# Assigned task
Your answer is the lines below, exactly, from the one that contains "common name: american marten" through the one that contains "category: pukeko", both included.

___ Supplied material ___

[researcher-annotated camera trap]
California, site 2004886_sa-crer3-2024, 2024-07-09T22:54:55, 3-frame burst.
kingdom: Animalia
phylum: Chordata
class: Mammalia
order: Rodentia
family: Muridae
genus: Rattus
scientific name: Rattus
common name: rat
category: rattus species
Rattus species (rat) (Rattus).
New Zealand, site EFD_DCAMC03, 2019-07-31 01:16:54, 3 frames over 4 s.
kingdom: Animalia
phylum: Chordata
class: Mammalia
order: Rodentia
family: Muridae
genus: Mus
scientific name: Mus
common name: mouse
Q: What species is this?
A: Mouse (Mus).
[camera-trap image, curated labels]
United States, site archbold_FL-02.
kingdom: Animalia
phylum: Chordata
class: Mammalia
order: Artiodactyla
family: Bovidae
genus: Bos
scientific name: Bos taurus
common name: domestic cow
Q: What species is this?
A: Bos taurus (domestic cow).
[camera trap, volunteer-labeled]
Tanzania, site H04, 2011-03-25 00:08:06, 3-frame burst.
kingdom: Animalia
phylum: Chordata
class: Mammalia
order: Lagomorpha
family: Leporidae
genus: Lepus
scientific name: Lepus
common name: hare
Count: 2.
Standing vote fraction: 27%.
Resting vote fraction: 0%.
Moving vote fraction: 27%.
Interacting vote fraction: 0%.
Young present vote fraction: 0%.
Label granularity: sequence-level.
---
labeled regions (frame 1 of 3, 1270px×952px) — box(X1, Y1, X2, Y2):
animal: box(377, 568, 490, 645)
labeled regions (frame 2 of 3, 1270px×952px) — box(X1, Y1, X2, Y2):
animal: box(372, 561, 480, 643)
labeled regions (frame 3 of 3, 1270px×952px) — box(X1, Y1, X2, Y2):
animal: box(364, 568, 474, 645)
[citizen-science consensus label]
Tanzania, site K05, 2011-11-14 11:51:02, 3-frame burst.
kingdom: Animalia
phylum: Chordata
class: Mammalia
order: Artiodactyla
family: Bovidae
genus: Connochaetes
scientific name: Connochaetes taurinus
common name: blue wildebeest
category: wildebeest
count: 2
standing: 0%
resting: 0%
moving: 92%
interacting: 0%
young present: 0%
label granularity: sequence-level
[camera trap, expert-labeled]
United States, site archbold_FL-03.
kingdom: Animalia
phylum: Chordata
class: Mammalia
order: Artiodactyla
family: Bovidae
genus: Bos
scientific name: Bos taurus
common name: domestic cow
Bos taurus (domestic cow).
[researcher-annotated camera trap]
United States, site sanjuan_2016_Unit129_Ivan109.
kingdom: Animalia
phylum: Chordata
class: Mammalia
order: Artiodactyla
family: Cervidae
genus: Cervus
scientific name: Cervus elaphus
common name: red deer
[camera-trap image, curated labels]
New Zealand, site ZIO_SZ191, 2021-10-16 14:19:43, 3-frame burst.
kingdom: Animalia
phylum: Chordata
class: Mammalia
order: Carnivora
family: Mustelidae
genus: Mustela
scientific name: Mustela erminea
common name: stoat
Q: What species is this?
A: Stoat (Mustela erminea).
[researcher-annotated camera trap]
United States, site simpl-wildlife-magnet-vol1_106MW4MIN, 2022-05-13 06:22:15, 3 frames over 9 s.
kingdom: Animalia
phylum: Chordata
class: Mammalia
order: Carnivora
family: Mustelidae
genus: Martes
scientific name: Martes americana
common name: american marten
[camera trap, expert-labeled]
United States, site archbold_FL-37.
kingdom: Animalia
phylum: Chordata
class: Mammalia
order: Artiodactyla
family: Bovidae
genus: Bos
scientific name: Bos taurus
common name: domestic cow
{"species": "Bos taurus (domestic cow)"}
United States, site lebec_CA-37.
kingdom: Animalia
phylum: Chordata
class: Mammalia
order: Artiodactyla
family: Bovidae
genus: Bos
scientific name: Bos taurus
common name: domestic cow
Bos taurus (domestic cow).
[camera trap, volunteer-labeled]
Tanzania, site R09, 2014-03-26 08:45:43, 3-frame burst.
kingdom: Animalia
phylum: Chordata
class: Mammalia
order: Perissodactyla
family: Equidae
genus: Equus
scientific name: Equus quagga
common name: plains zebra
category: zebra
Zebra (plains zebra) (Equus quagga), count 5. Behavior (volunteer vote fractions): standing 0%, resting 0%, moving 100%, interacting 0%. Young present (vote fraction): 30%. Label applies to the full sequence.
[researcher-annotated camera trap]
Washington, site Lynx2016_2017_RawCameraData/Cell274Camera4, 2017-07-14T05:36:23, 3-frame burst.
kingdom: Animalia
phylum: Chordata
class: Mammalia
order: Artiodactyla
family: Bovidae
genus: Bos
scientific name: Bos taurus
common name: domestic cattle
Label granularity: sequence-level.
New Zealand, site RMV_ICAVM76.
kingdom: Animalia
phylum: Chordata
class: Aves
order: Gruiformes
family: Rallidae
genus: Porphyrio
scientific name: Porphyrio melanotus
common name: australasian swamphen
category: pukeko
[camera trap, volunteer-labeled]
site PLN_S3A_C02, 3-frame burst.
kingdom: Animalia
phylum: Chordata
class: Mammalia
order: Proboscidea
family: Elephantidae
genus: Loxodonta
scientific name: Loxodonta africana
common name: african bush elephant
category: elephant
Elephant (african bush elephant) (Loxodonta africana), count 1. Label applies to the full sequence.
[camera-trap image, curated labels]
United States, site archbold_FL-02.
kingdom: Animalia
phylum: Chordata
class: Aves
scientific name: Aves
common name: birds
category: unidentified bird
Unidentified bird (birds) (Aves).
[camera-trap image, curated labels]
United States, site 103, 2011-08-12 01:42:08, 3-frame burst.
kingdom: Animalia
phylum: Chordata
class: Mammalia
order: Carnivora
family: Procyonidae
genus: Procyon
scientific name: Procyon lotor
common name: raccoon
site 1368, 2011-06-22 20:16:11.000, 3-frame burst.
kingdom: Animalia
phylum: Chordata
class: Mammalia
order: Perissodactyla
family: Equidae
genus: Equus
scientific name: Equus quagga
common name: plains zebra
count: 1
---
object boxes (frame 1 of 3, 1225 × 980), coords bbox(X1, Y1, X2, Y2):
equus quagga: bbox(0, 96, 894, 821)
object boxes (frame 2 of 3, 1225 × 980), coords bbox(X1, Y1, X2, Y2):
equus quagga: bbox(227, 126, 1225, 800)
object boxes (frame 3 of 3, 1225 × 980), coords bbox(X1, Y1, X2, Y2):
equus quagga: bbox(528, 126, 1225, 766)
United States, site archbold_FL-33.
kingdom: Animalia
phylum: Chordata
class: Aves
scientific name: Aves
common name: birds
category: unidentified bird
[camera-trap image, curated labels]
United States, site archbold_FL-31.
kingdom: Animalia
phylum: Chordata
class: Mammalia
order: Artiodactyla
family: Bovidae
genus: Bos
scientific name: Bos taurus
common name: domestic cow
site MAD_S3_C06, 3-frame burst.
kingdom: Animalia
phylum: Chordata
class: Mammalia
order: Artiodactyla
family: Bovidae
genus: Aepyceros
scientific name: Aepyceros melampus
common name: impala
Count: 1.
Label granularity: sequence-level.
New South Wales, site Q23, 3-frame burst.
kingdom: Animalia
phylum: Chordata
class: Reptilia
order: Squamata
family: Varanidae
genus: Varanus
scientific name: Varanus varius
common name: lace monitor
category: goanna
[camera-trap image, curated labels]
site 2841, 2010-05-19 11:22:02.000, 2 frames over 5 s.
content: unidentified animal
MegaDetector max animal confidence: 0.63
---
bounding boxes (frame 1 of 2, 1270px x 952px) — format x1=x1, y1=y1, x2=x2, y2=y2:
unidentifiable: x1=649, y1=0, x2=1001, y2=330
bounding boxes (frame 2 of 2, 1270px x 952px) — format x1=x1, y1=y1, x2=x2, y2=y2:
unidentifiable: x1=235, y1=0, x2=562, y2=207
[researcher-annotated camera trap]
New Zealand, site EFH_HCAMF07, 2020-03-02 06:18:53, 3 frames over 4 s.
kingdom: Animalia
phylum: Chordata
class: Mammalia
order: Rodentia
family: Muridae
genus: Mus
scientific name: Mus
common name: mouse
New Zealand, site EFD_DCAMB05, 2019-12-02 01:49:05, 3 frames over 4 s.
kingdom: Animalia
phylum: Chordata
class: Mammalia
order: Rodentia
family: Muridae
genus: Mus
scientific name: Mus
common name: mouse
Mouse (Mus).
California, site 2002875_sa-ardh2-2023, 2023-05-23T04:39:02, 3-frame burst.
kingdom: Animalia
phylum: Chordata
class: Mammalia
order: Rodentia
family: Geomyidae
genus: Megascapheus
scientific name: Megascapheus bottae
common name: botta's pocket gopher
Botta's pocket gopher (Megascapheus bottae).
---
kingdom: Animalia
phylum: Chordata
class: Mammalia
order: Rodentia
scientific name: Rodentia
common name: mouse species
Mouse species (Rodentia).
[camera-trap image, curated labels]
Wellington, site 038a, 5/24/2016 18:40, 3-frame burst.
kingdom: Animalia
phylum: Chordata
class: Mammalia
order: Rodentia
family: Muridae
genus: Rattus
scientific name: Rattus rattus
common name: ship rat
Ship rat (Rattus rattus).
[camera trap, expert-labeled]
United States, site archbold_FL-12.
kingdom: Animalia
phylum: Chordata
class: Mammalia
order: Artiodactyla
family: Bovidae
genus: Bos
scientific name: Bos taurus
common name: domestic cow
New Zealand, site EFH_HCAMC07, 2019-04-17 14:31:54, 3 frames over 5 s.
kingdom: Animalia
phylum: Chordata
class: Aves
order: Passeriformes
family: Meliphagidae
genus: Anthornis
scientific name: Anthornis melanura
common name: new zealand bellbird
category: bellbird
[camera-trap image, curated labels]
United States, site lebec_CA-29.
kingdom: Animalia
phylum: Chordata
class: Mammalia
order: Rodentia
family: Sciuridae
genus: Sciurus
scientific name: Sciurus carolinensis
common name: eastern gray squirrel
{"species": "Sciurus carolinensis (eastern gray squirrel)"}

___

# Answer box
common name: american marten
[camera trap, expert-labeled]
United States, site archbold_FL-37.
kingdom: Animalia
phylum: Chordata
class: Mammalia
order: Artiodactyla
family: Bovidae
genus: Bos
scientific name: Bos taurus
common name: domestic cow
{"species": "Bos taurus (domestic cow)"}
United States, site lebec_CA-37.
kingdom: Animalia
phylum: Chordata
class: Mammalia
order: Artiodactyla
family: Bovidae
genus: Bos
scientific name: Bos taurus
common name: domestic cow
Bos taurus (domestic cow).
[camera trap, volunteer-labeled]
Tanzania, site R09, 2014-03-26 08:45:43, 3-frame burst.
kingdom: Animalia
phylum: Chordata
class: Mammalia
order: Perissodactyla
family: Equidae
genus: Equus
scientific name: Equus quagga
common name: plains zebra
category: zebra
Zebra (plains zebra) (Equus quagga), count 5. Behavior (volunteer vote fractions): standing 0%, resting 0%, moving 100%, interacting 0%. Young present (vote fraction): 30%. Label applies to the full sequence.
[researcher-annotated camera trap]
Washington, site Lynx2016_2017_RawCameraData/Cell274Camera4, 2017-07-14T05:36:23, 3-frame burst.
kingdom: Animalia
phylum: Chordata
class: Mammalia
order: Artiodactyla
family: Bovidae
genus: Bos
scientific name: Bos taurus
common name: domestic cattle
Label granularity: sequence-level.
New Zealand, site RMV_ICAVM76.
kingdom: Animalia
phylum: Chordata
class: Aves
order: Gruiformes
family: Rallidae
genus: Porphyrio
scientific name: Porphyrio melanotus
common name: australasian swamphen
category: pukeko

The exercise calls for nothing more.